Repeat, word for word, every line from the line holding "Осенняя композиция. кадр" through the final line of the entries below. Skip all pictures.
┌─ Data records
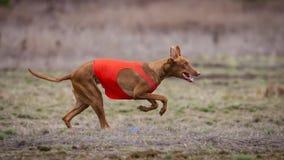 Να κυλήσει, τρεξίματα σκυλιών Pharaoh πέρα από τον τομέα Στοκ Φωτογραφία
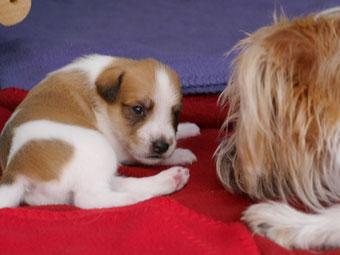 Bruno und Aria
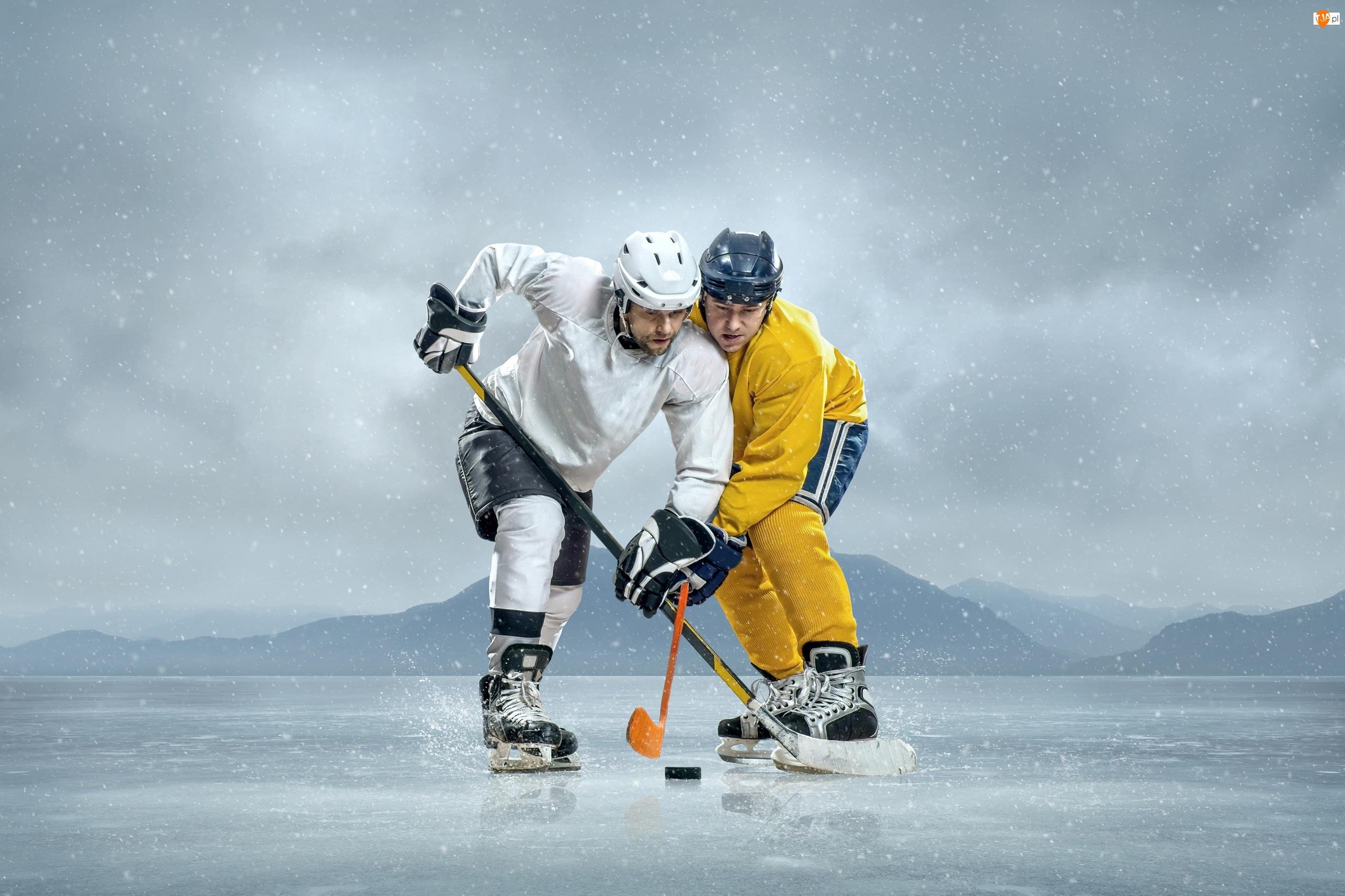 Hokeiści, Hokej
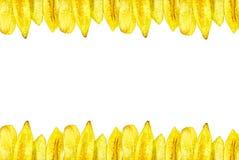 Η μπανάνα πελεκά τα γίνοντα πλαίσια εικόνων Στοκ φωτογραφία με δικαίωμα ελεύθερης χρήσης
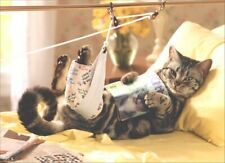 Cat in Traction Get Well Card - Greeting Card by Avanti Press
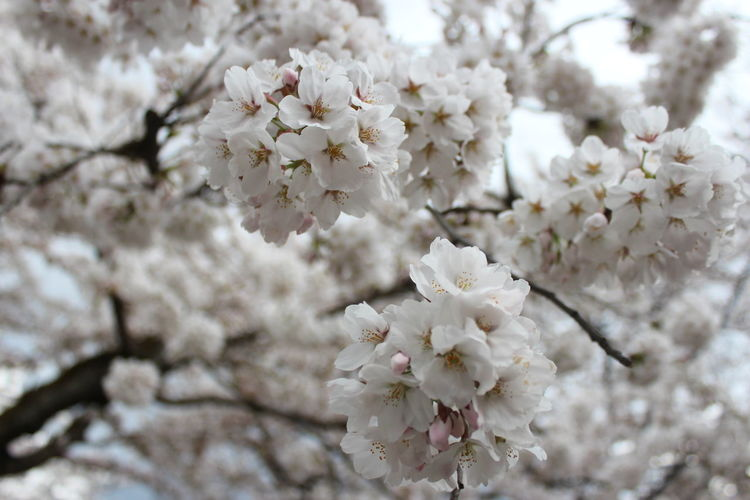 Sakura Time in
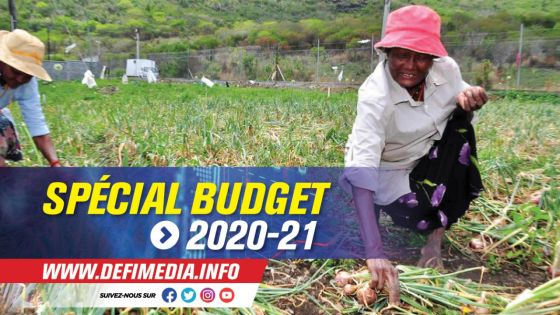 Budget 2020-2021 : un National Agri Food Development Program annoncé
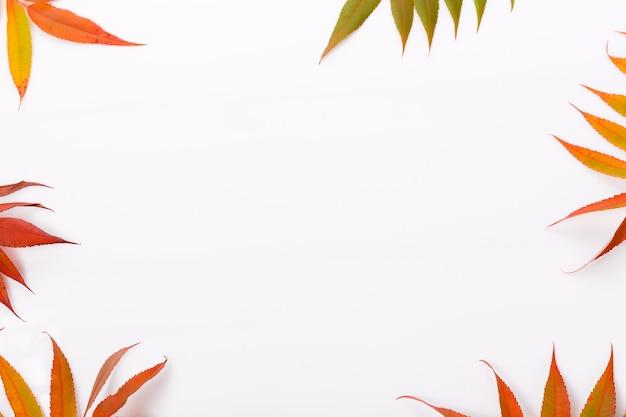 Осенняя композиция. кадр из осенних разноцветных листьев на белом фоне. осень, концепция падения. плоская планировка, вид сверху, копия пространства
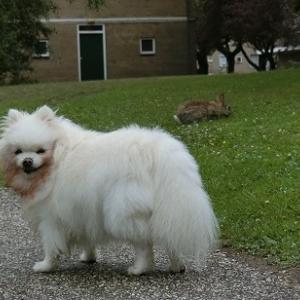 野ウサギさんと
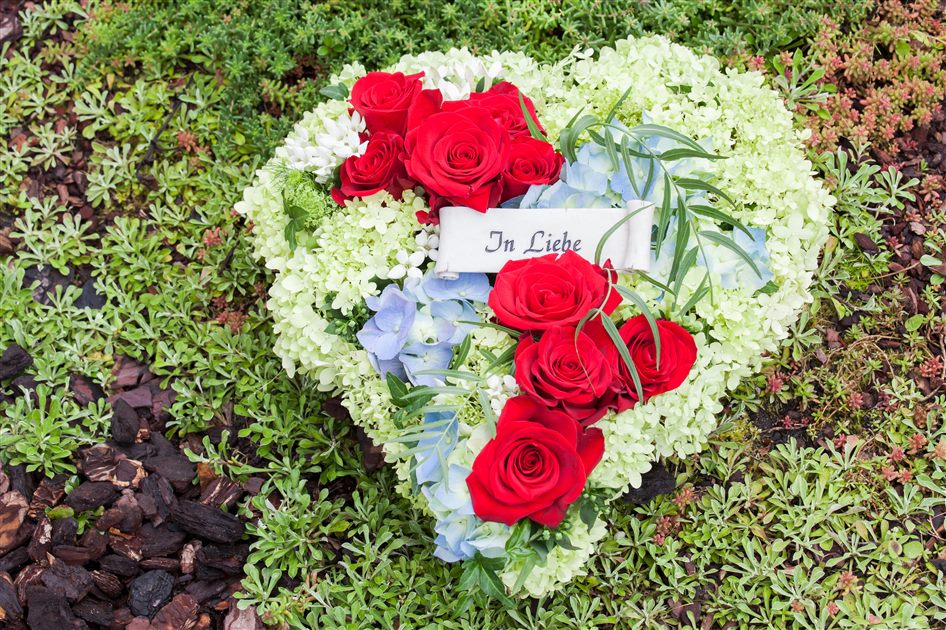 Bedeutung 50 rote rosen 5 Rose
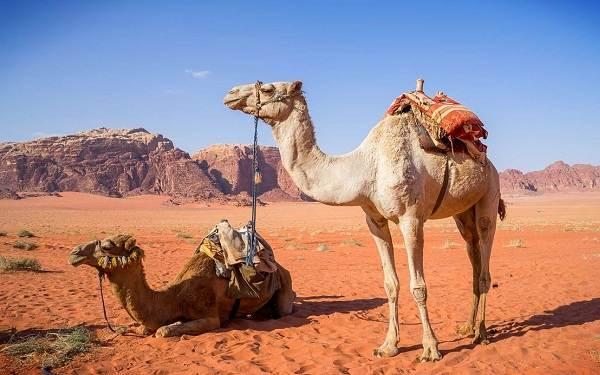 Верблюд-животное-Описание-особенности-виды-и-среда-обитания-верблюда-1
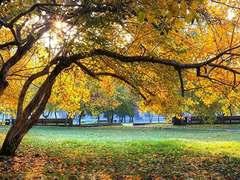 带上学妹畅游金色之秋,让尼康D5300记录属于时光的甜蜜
└─
**Reply:**
 Осенняя композиция. кадр из осенних разноцветных листьев на белом фоне. осень, концепция падения. плоская планировка, вид сверху, копия пространства
 野ウサギさんと
 Bedeutung 50 rote rosen 5 Rose
 Верблюд-животное-Описание-особенности-виды-и-среда-обитания-верблюда-1
 带上学妹畅游金色之秋,让尼康D5300记录属于时光的甜蜜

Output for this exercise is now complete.